第6話 茶髪の少女
「なんでもない」
たとえ相手が少女であろうとも、俺は警戒心を緩めることなく断りを入れた。
一瞥するに留めて距離を取る。
しかし、少女は早歩きで俺の目の前に躍り出ると、立ち塞がるようにしてこちらを見上げてきた。
「私はただ貴方を助けようとしただけなので、もしもお困りのことがあるのなら遠慮せず私に聞いてください!」
少女は結ばれていない長い茶髪を揺らしながら言った。
「わかったわかった。これをやるから離れてくれ」
振り払っても無理やり着いてきそうな雰囲気をプンプン感じたので、俺はローブの内側から一枚の硬貨を取り出し指で弾いた。
「わーい! お金だぁ! って、これは何ですか? 見たことない硬貨ですけど」
少女は宙を舞う硬貨を両の手のひらで受け止めて喜んでいたかに思えたが、すぐに硬貨をじっくりと眺めて目を細めた。
太陽に反射する金色の硬貨の存在を少女は知らないらしい。
「そうか。そうだよな」
試しに二千年前に流通していた硬貨を渡してみたが、当たり前のように少女はそれが”金”であったことを認識していなかった。
当時の硬貨の中では最も価値の高い大金貨なんだがな。
たまたま一枚持っていたが、この反応を見るに全く価値がないらしい。
「えーっと……おにーさんは冒険者様ですよね?他にお金は持ってないのですか?」
「その硬貨と同じようなものならたくさん持っているが、君が望んでいるようなお金は持っていないな」
「なーんだ、てっきり羽振りの良い冒険者様かと思ったのに」
少女は、ぶーぶーと頬を膨らませながら文句を言っていた。
文句を言われる筋合いはないが良いことを聞けた。
冒険者の羽振りが良いということは、この世界でも冒険者という職業は重宝されているということだな。

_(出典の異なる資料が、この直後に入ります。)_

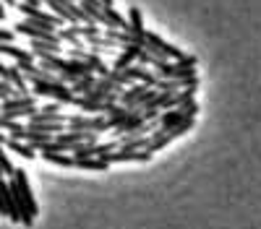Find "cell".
<instances>
[{"mask_svg": "<svg viewBox=\"0 0 261 229\" xmlns=\"http://www.w3.org/2000/svg\"><path fill=\"white\" fill-rule=\"evenodd\" d=\"M11 190H13V206L21 216V224L24 226H32L39 208H37V201H34V190L29 185V177L24 170H16L13 177H11Z\"/></svg>", "mask_w": 261, "mask_h": 229, "instance_id": "1", "label": "cell"}, {"mask_svg": "<svg viewBox=\"0 0 261 229\" xmlns=\"http://www.w3.org/2000/svg\"><path fill=\"white\" fill-rule=\"evenodd\" d=\"M37 112V96L34 94H27V96H11V99H3L0 104V115H6L11 120H18V117H32Z\"/></svg>", "mask_w": 261, "mask_h": 229, "instance_id": "2", "label": "cell"}, {"mask_svg": "<svg viewBox=\"0 0 261 229\" xmlns=\"http://www.w3.org/2000/svg\"><path fill=\"white\" fill-rule=\"evenodd\" d=\"M196 125V117H188V120H183L180 125H175V128H170V130H154V136H151L149 141V151L151 154H157L160 149H165L167 143H172V141H178L180 136H186L191 128Z\"/></svg>", "mask_w": 261, "mask_h": 229, "instance_id": "3", "label": "cell"}, {"mask_svg": "<svg viewBox=\"0 0 261 229\" xmlns=\"http://www.w3.org/2000/svg\"><path fill=\"white\" fill-rule=\"evenodd\" d=\"M16 6H18V11H21V13L27 16L29 24H34V26H42V29H50V31H55L58 26H63V24H65V21H63L60 16L39 11V6H29V3H16Z\"/></svg>", "mask_w": 261, "mask_h": 229, "instance_id": "4", "label": "cell"}, {"mask_svg": "<svg viewBox=\"0 0 261 229\" xmlns=\"http://www.w3.org/2000/svg\"><path fill=\"white\" fill-rule=\"evenodd\" d=\"M68 130H86V133H110V125H107L105 115H73L65 122Z\"/></svg>", "mask_w": 261, "mask_h": 229, "instance_id": "5", "label": "cell"}, {"mask_svg": "<svg viewBox=\"0 0 261 229\" xmlns=\"http://www.w3.org/2000/svg\"><path fill=\"white\" fill-rule=\"evenodd\" d=\"M32 83H34L32 89L34 96H47V99H55L58 104H71L76 96L68 83H42V81H32Z\"/></svg>", "mask_w": 261, "mask_h": 229, "instance_id": "6", "label": "cell"}, {"mask_svg": "<svg viewBox=\"0 0 261 229\" xmlns=\"http://www.w3.org/2000/svg\"><path fill=\"white\" fill-rule=\"evenodd\" d=\"M151 154L149 149H115V151H110V154H105V161L107 164H120V161H141V164H146V161H151Z\"/></svg>", "mask_w": 261, "mask_h": 229, "instance_id": "7", "label": "cell"}, {"mask_svg": "<svg viewBox=\"0 0 261 229\" xmlns=\"http://www.w3.org/2000/svg\"><path fill=\"white\" fill-rule=\"evenodd\" d=\"M118 149V141H107V143H81L71 151L73 159H89V156H99L105 159V154H110Z\"/></svg>", "mask_w": 261, "mask_h": 229, "instance_id": "8", "label": "cell"}, {"mask_svg": "<svg viewBox=\"0 0 261 229\" xmlns=\"http://www.w3.org/2000/svg\"><path fill=\"white\" fill-rule=\"evenodd\" d=\"M157 71V78H172V81H183V78H196V68H186V66H178V62H170L165 60Z\"/></svg>", "mask_w": 261, "mask_h": 229, "instance_id": "9", "label": "cell"}, {"mask_svg": "<svg viewBox=\"0 0 261 229\" xmlns=\"http://www.w3.org/2000/svg\"><path fill=\"white\" fill-rule=\"evenodd\" d=\"M0 214L8 216L11 221H21L16 206H13V190H11V182H6L0 177Z\"/></svg>", "mask_w": 261, "mask_h": 229, "instance_id": "10", "label": "cell"}, {"mask_svg": "<svg viewBox=\"0 0 261 229\" xmlns=\"http://www.w3.org/2000/svg\"><path fill=\"white\" fill-rule=\"evenodd\" d=\"M188 117H196V115H188V112L180 110V107L165 110V112L157 117V128H154V130H170V128H175V125H180V122L188 120Z\"/></svg>", "mask_w": 261, "mask_h": 229, "instance_id": "11", "label": "cell"}, {"mask_svg": "<svg viewBox=\"0 0 261 229\" xmlns=\"http://www.w3.org/2000/svg\"><path fill=\"white\" fill-rule=\"evenodd\" d=\"M120 73L125 76V81H128V83L139 81V83H146L149 89H151V86H154V83H157V73L146 71L144 66H136V62H134V66H128V68H123Z\"/></svg>", "mask_w": 261, "mask_h": 229, "instance_id": "12", "label": "cell"}, {"mask_svg": "<svg viewBox=\"0 0 261 229\" xmlns=\"http://www.w3.org/2000/svg\"><path fill=\"white\" fill-rule=\"evenodd\" d=\"M16 31H18V34H27V37H32V39L58 42V34H55V31L42 29V26H34V24H29V21H21V24H16Z\"/></svg>", "mask_w": 261, "mask_h": 229, "instance_id": "13", "label": "cell"}, {"mask_svg": "<svg viewBox=\"0 0 261 229\" xmlns=\"http://www.w3.org/2000/svg\"><path fill=\"white\" fill-rule=\"evenodd\" d=\"M128 31L134 34L136 39H144L146 37V29H144V16H141V11L134 6L130 8V13H128Z\"/></svg>", "mask_w": 261, "mask_h": 229, "instance_id": "14", "label": "cell"}, {"mask_svg": "<svg viewBox=\"0 0 261 229\" xmlns=\"http://www.w3.org/2000/svg\"><path fill=\"white\" fill-rule=\"evenodd\" d=\"M39 154H42L45 161H50L55 167H76V159L68 151H39Z\"/></svg>", "mask_w": 261, "mask_h": 229, "instance_id": "15", "label": "cell"}, {"mask_svg": "<svg viewBox=\"0 0 261 229\" xmlns=\"http://www.w3.org/2000/svg\"><path fill=\"white\" fill-rule=\"evenodd\" d=\"M139 50L141 47H123L120 50V55L115 57V71H123V68H128V66H134V62L139 60Z\"/></svg>", "mask_w": 261, "mask_h": 229, "instance_id": "16", "label": "cell"}, {"mask_svg": "<svg viewBox=\"0 0 261 229\" xmlns=\"http://www.w3.org/2000/svg\"><path fill=\"white\" fill-rule=\"evenodd\" d=\"M3 146H8V149L13 151V154H18L21 159H34L37 156V151L32 149V146L27 143V141H18V138H8Z\"/></svg>", "mask_w": 261, "mask_h": 229, "instance_id": "17", "label": "cell"}, {"mask_svg": "<svg viewBox=\"0 0 261 229\" xmlns=\"http://www.w3.org/2000/svg\"><path fill=\"white\" fill-rule=\"evenodd\" d=\"M97 86V73H86V76H79L73 83H71V89H73V94L79 96V94H86V91H92Z\"/></svg>", "mask_w": 261, "mask_h": 229, "instance_id": "18", "label": "cell"}, {"mask_svg": "<svg viewBox=\"0 0 261 229\" xmlns=\"http://www.w3.org/2000/svg\"><path fill=\"white\" fill-rule=\"evenodd\" d=\"M76 170H92V172H105L110 170V164L99 156H89V159H76Z\"/></svg>", "mask_w": 261, "mask_h": 229, "instance_id": "19", "label": "cell"}, {"mask_svg": "<svg viewBox=\"0 0 261 229\" xmlns=\"http://www.w3.org/2000/svg\"><path fill=\"white\" fill-rule=\"evenodd\" d=\"M136 110H130V107H125V104H115V110L113 112H107L105 117H107V125H110V130L115 128V125H120L128 115H134Z\"/></svg>", "mask_w": 261, "mask_h": 229, "instance_id": "20", "label": "cell"}, {"mask_svg": "<svg viewBox=\"0 0 261 229\" xmlns=\"http://www.w3.org/2000/svg\"><path fill=\"white\" fill-rule=\"evenodd\" d=\"M0 55H8V57H16V60H34L32 52L21 50V47H13L8 42H0Z\"/></svg>", "mask_w": 261, "mask_h": 229, "instance_id": "21", "label": "cell"}, {"mask_svg": "<svg viewBox=\"0 0 261 229\" xmlns=\"http://www.w3.org/2000/svg\"><path fill=\"white\" fill-rule=\"evenodd\" d=\"M13 172H16V167L11 164V159L6 156V151H3V143H0V177H13Z\"/></svg>", "mask_w": 261, "mask_h": 229, "instance_id": "22", "label": "cell"}, {"mask_svg": "<svg viewBox=\"0 0 261 229\" xmlns=\"http://www.w3.org/2000/svg\"><path fill=\"white\" fill-rule=\"evenodd\" d=\"M58 39L73 42V47H81V42H79V29H76V24H73V26H68V29H60V31H58Z\"/></svg>", "mask_w": 261, "mask_h": 229, "instance_id": "23", "label": "cell"}, {"mask_svg": "<svg viewBox=\"0 0 261 229\" xmlns=\"http://www.w3.org/2000/svg\"><path fill=\"white\" fill-rule=\"evenodd\" d=\"M11 96H13V89H11V83L0 78V102H3V99H11Z\"/></svg>", "mask_w": 261, "mask_h": 229, "instance_id": "24", "label": "cell"}, {"mask_svg": "<svg viewBox=\"0 0 261 229\" xmlns=\"http://www.w3.org/2000/svg\"><path fill=\"white\" fill-rule=\"evenodd\" d=\"M13 39V31H8V29H0V42H11Z\"/></svg>", "mask_w": 261, "mask_h": 229, "instance_id": "25", "label": "cell"}, {"mask_svg": "<svg viewBox=\"0 0 261 229\" xmlns=\"http://www.w3.org/2000/svg\"><path fill=\"white\" fill-rule=\"evenodd\" d=\"M42 112H60V104H45Z\"/></svg>", "mask_w": 261, "mask_h": 229, "instance_id": "26", "label": "cell"}, {"mask_svg": "<svg viewBox=\"0 0 261 229\" xmlns=\"http://www.w3.org/2000/svg\"><path fill=\"white\" fill-rule=\"evenodd\" d=\"M6 76H8V66H3V62H0V78L6 81Z\"/></svg>", "mask_w": 261, "mask_h": 229, "instance_id": "27", "label": "cell"}, {"mask_svg": "<svg viewBox=\"0 0 261 229\" xmlns=\"http://www.w3.org/2000/svg\"><path fill=\"white\" fill-rule=\"evenodd\" d=\"M99 6L102 8H113V0H99Z\"/></svg>", "mask_w": 261, "mask_h": 229, "instance_id": "28", "label": "cell"}, {"mask_svg": "<svg viewBox=\"0 0 261 229\" xmlns=\"http://www.w3.org/2000/svg\"><path fill=\"white\" fill-rule=\"evenodd\" d=\"M24 3H29V6H39V3H45V0H24Z\"/></svg>", "mask_w": 261, "mask_h": 229, "instance_id": "29", "label": "cell"}, {"mask_svg": "<svg viewBox=\"0 0 261 229\" xmlns=\"http://www.w3.org/2000/svg\"><path fill=\"white\" fill-rule=\"evenodd\" d=\"M8 138H6V130H0V143H6Z\"/></svg>", "mask_w": 261, "mask_h": 229, "instance_id": "30", "label": "cell"}, {"mask_svg": "<svg viewBox=\"0 0 261 229\" xmlns=\"http://www.w3.org/2000/svg\"><path fill=\"white\" fill-rule=\"evenodd\" d=\"M6 16V8H3V3H0V18H3Z\"/></svg>", "mask_w": 261, "mask_h": 229, "instance_id": "31", "label": "cell"}, {"mask_svg": "<svg viewBox=\"0 0 261 229\" xmlns=\"http://www.w3.org/2000/svg\"><path fill=\"white\" fill-rule=\"evenodd\" d=\"M6 3H11V6H16V0H6Z\"/></svg>", "mask_w": 261, "mask_h": 229, "instance_id": "32", "label": "cell"}]
</instances>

商人の男も冒険者は華だと言っていたが、そういう認識で間違いなさそうだ。
となれば、まずは冒険者について情報を集めるとしよう。
「悪かったな。じゃあ、用は済んだみたいだし俺は行くからな」
「待ってください。おにーさんは少し面白そうなので着いて行ってもいいですか?」
少女は立ち去ろうとする俺の手首を掴むと、こてんと首を横にする。
手慣れてるな。きっと身なりや雰囲気を見て、土地勘のない俺のような人間を狙っているのだろう。
目的は金で間違いないか。
「……別に構わないが、俺は街の外から来てこの辺りは詳しくないんだ。着いてきても楽しくないと思うぞ?」
断ろうとも思ったが、このタイプの人間をあしらうのは大変なので仕方なく首を縦に振ることにした。
「だいじょーぶです! それじゃあ、まずは冒険者ギルドに行きましょー! モンスターを討伐するとたくさんお金をもらえますしね!」
「結局それが狙いか。まあ、俺も冒険者についてちょうど知りたかったからいいけど」
俺は満面の笑みを浮かべて歩き始めた少女の後を追った。
物乞いにしてはしつこいし、俺のような無知な人間を嵌めるにしては強欲さが足りない気がする。
何か裏があるのは間違いないが、この少女がいつどこで何を仕掛けてくるのかはまだわからないな。
とりあえず様子を見るとしよう。
商人の男から聞けなかったこの世界の情報を得るチャンスでもあるしな。